EXERCISE DETAILS:
Pick out and copy every line in the items below that contains the word "soil". Matching is case-sensitive.

---------- EXTRACTED MATERIAL ----------

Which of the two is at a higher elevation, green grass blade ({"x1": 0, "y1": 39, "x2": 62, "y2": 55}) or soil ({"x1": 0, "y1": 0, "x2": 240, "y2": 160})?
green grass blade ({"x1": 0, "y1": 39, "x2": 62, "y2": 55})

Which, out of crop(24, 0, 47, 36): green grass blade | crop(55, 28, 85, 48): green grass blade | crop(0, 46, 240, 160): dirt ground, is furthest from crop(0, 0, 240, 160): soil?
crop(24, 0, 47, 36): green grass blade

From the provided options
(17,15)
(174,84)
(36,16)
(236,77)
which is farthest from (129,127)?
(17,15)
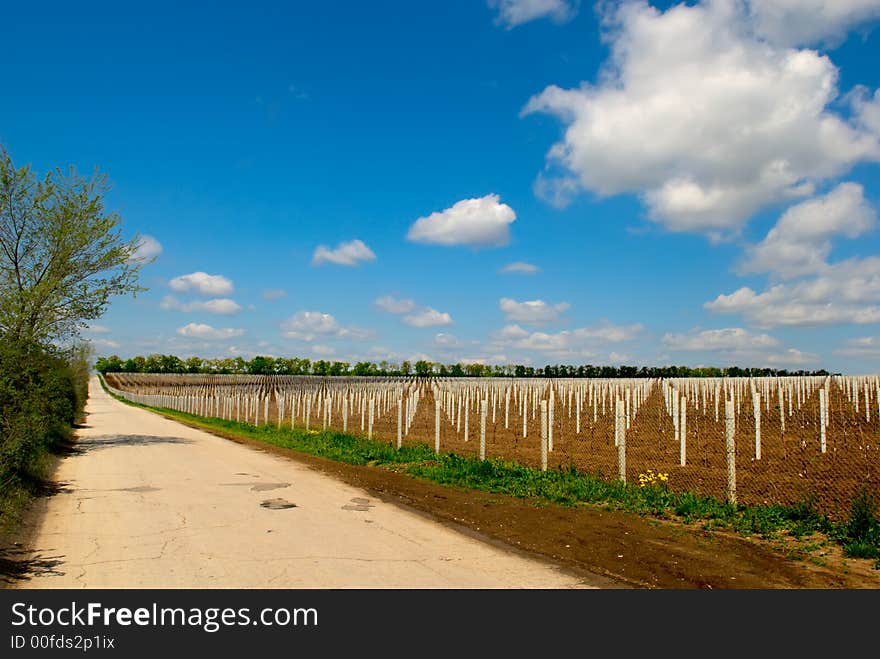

----------

OUTPUT OF THE EXERCISE:
Which of the two is at a higher elevation, green grass blade ({"x1": 0, "y1": 39, "x2": 62, "y2": 55}) or soil ({"x1": 0, "y1": 0, "x2": 240, "y2": 160})?
Which, out of crop(24, 0, 47, 36): green grass blade | crop(55, 28, 85, 48): green grass blade | crop(0, 46, 240, 160): dirt ground, is furthest from crop(0, 0, 240, 160): soil?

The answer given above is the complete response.